Em novembro de 1864, o navio que partiu do porto do Havre, na França, para levar Gonçalves Dias de volta ao Brasil depois de mais uma estada na Europa, naufragou na costa do Maranhão. Embora quisesse passar os últimos dias de vida em sua terra natal, como diz nos versos “Não permita Deus que eu morra/ sem que volte para lá”, o desejo do autor não se realizou. Com a saúde já debilitada aos 41 anos, o poeta foi a única vítima do desastre, em que possivelmente também se perderam os originais de Os timbiras e, supostamente, a maior parte de seu trabalho etnográfico feito na época da Comissão Científica do Império.

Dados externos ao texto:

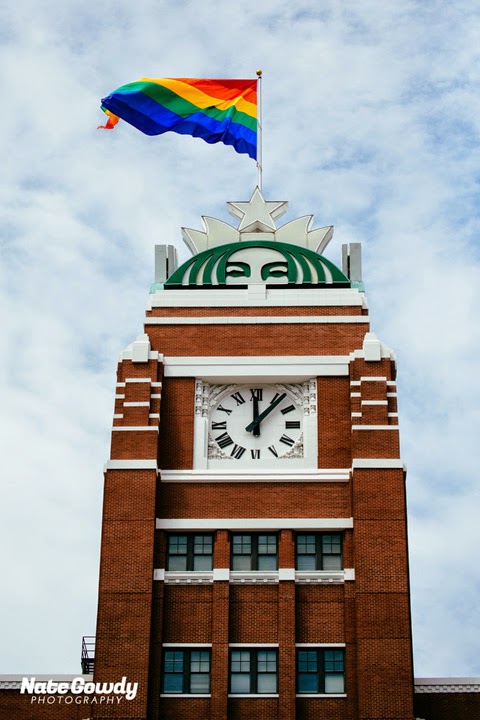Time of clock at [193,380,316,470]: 12:06
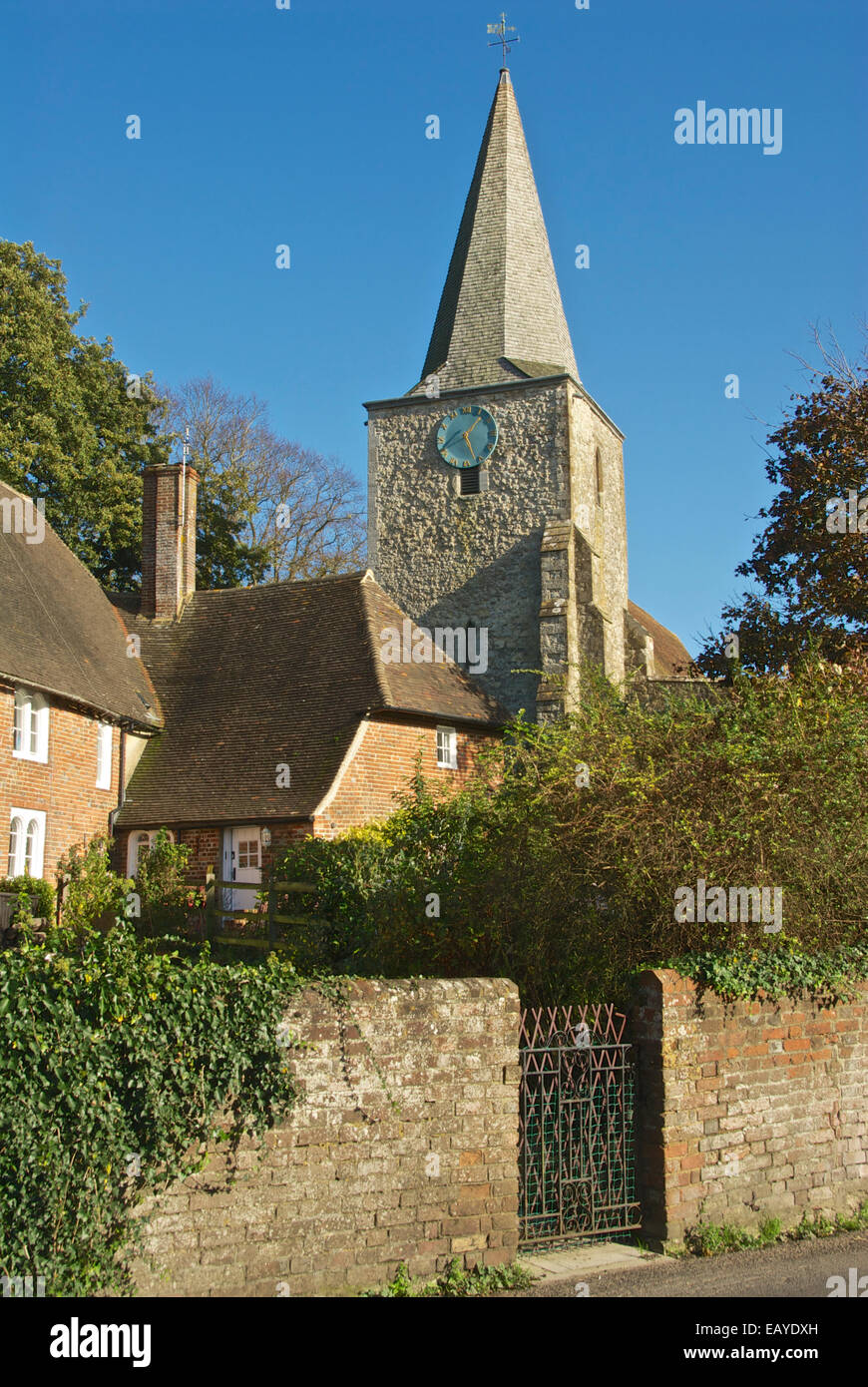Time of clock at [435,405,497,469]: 1:26
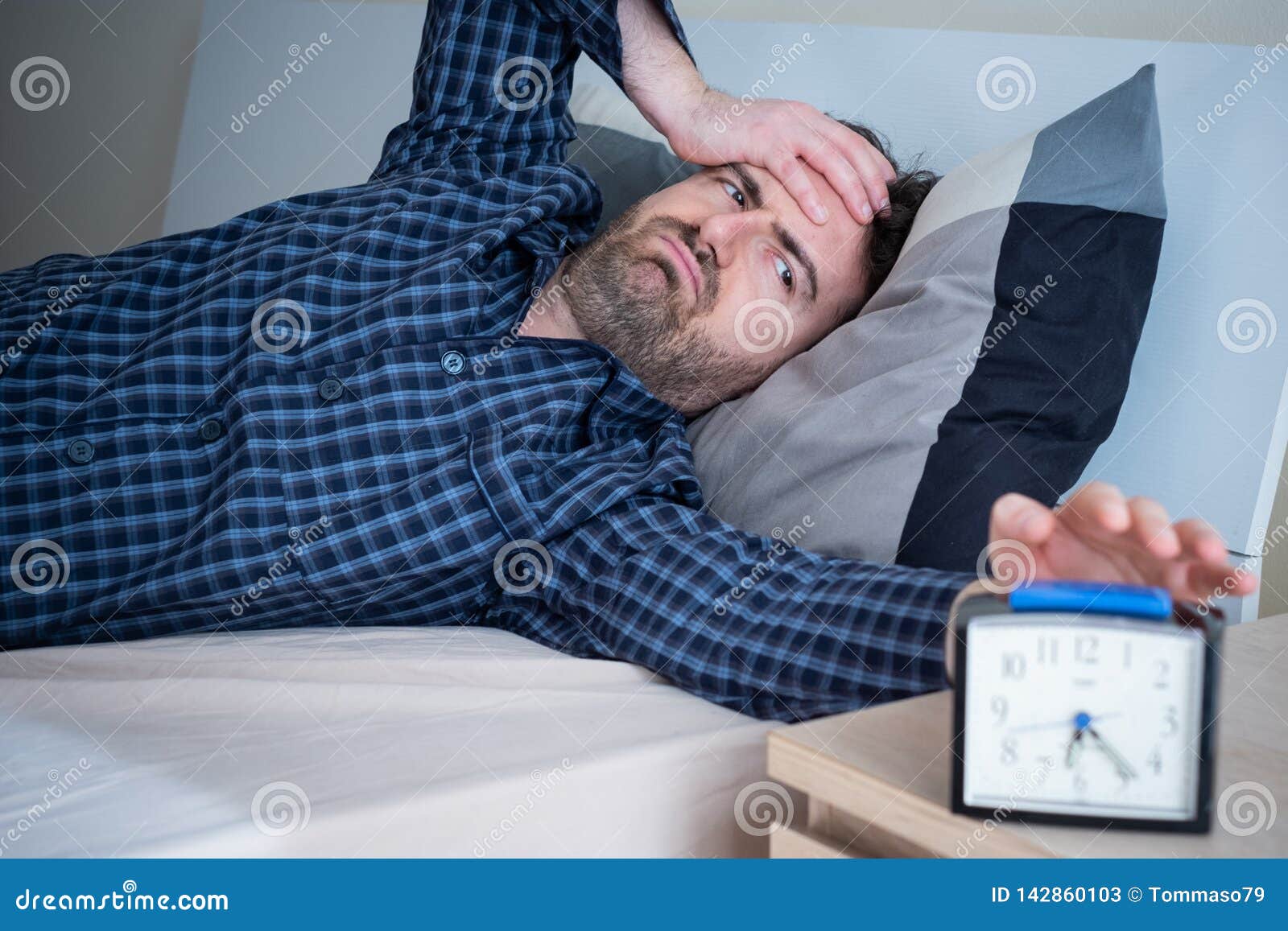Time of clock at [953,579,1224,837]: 6:23
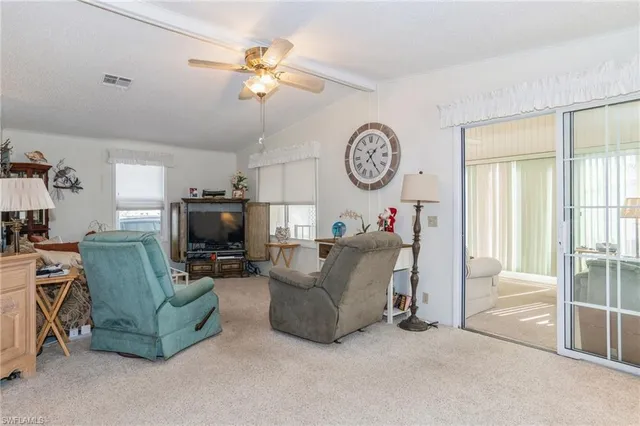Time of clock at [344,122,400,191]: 1:24
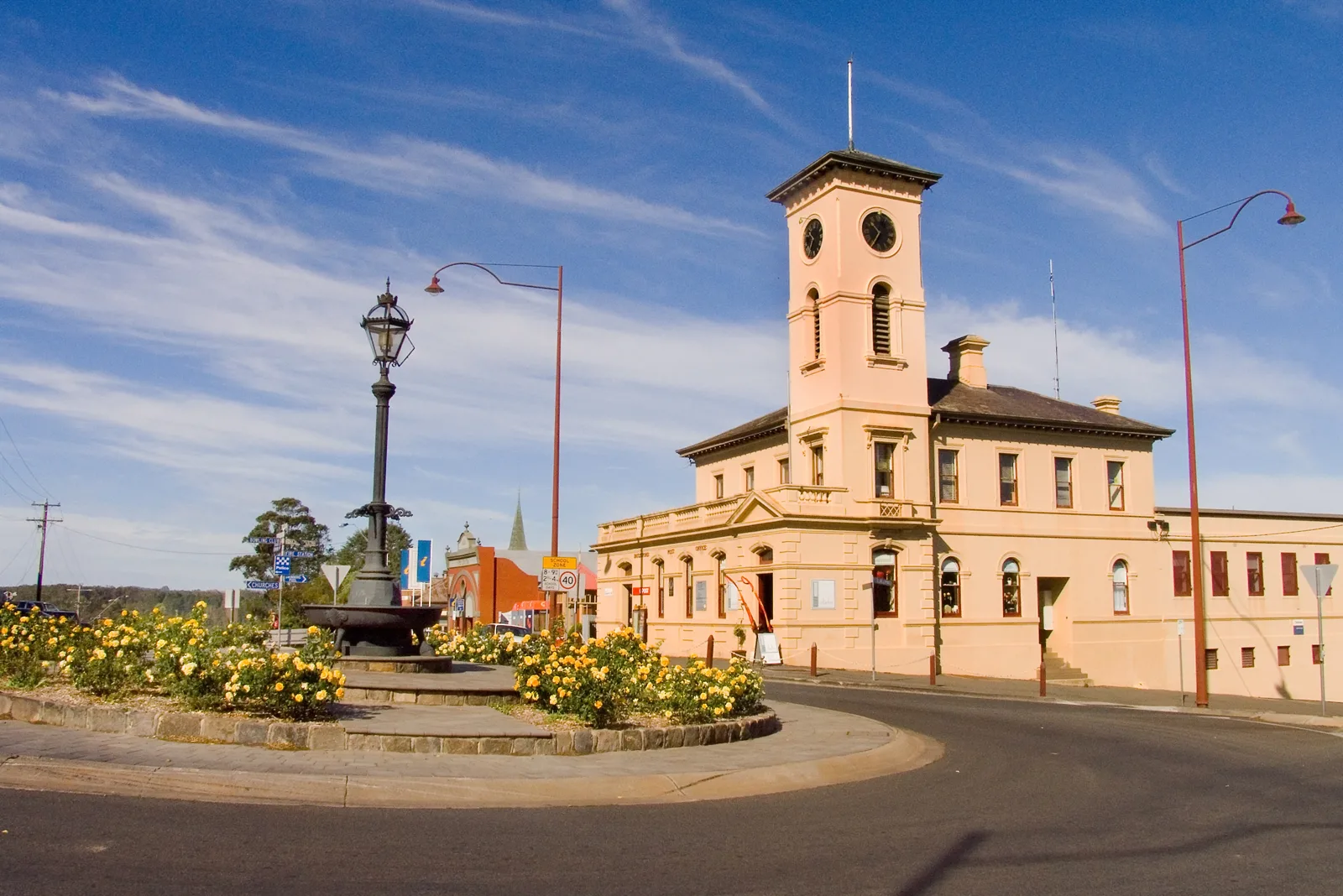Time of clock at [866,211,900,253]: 10:35
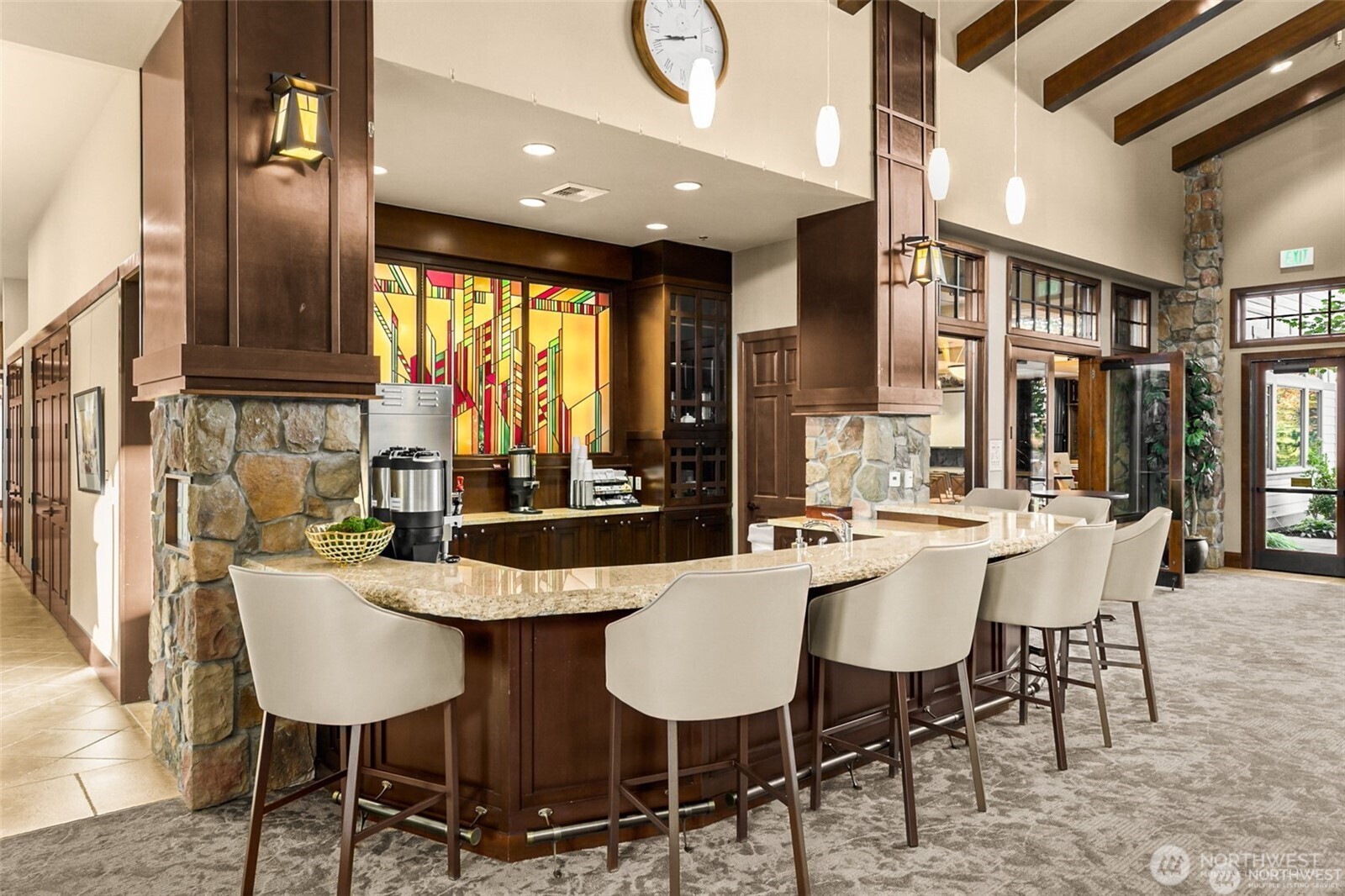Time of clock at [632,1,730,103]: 8:42
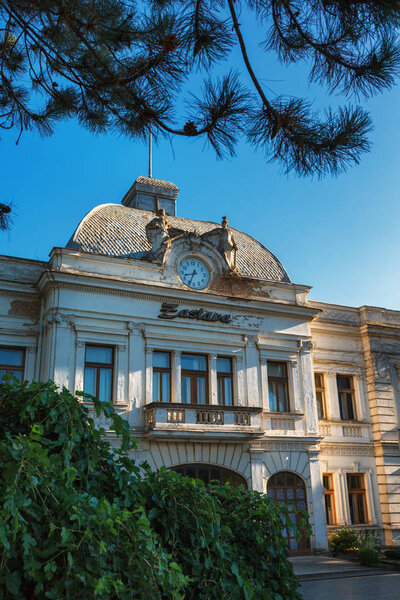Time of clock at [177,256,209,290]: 8:34
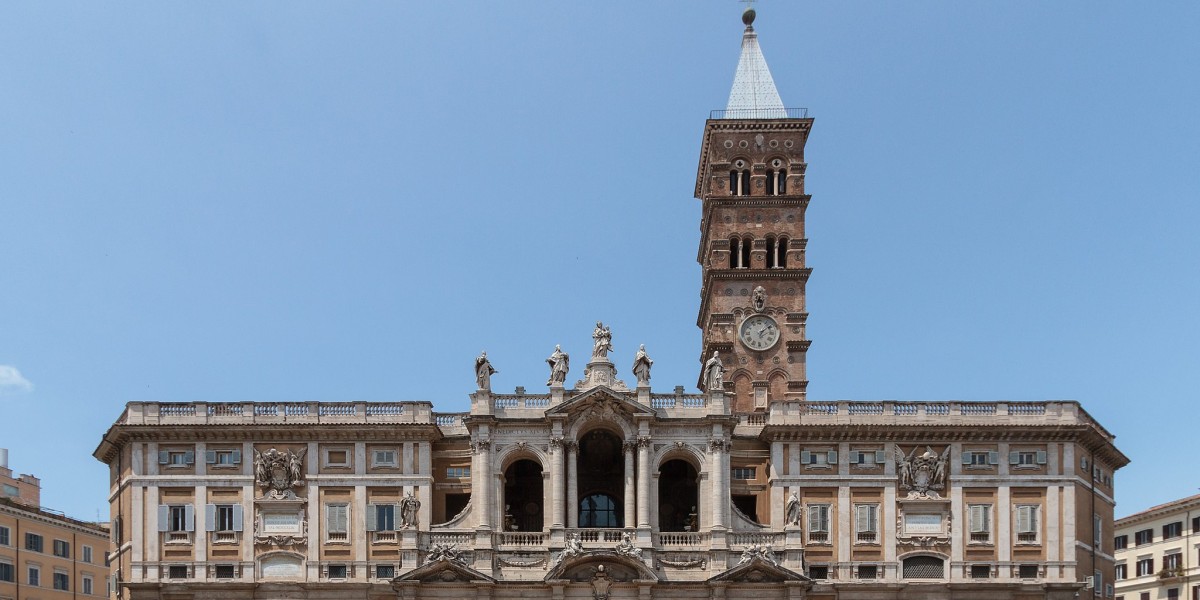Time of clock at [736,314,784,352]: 6:08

Anos mais tarde, ele seria homenageado pelo escritor Machado de Assis (1839-1908) com um poema longo em que uma “indiana virgem” entoa um canto fúnebre ao poeta. “Morto, é morto o cantor dos meus guerreiros! Virgens da mata, suspirai comigo!”, escreve em “A Gonçalves Dias”, do livro Americanas (1875). Em 1901, o busto do maranhense foi inaugurado no Passeio Público do Rio de Janeiro, ocasião em que o mesmo Machado de Assis declarou: “A canção está em todos nós, como os outros cantos que ele veio espalhando pela vida e pelo mundo […] tudo o que os velhos ouviram na mocidade, depois os mais jovens, e daqui em diante ouvirão outros e outros, enquanto a língua que falamos for a língua de nossos destinos”.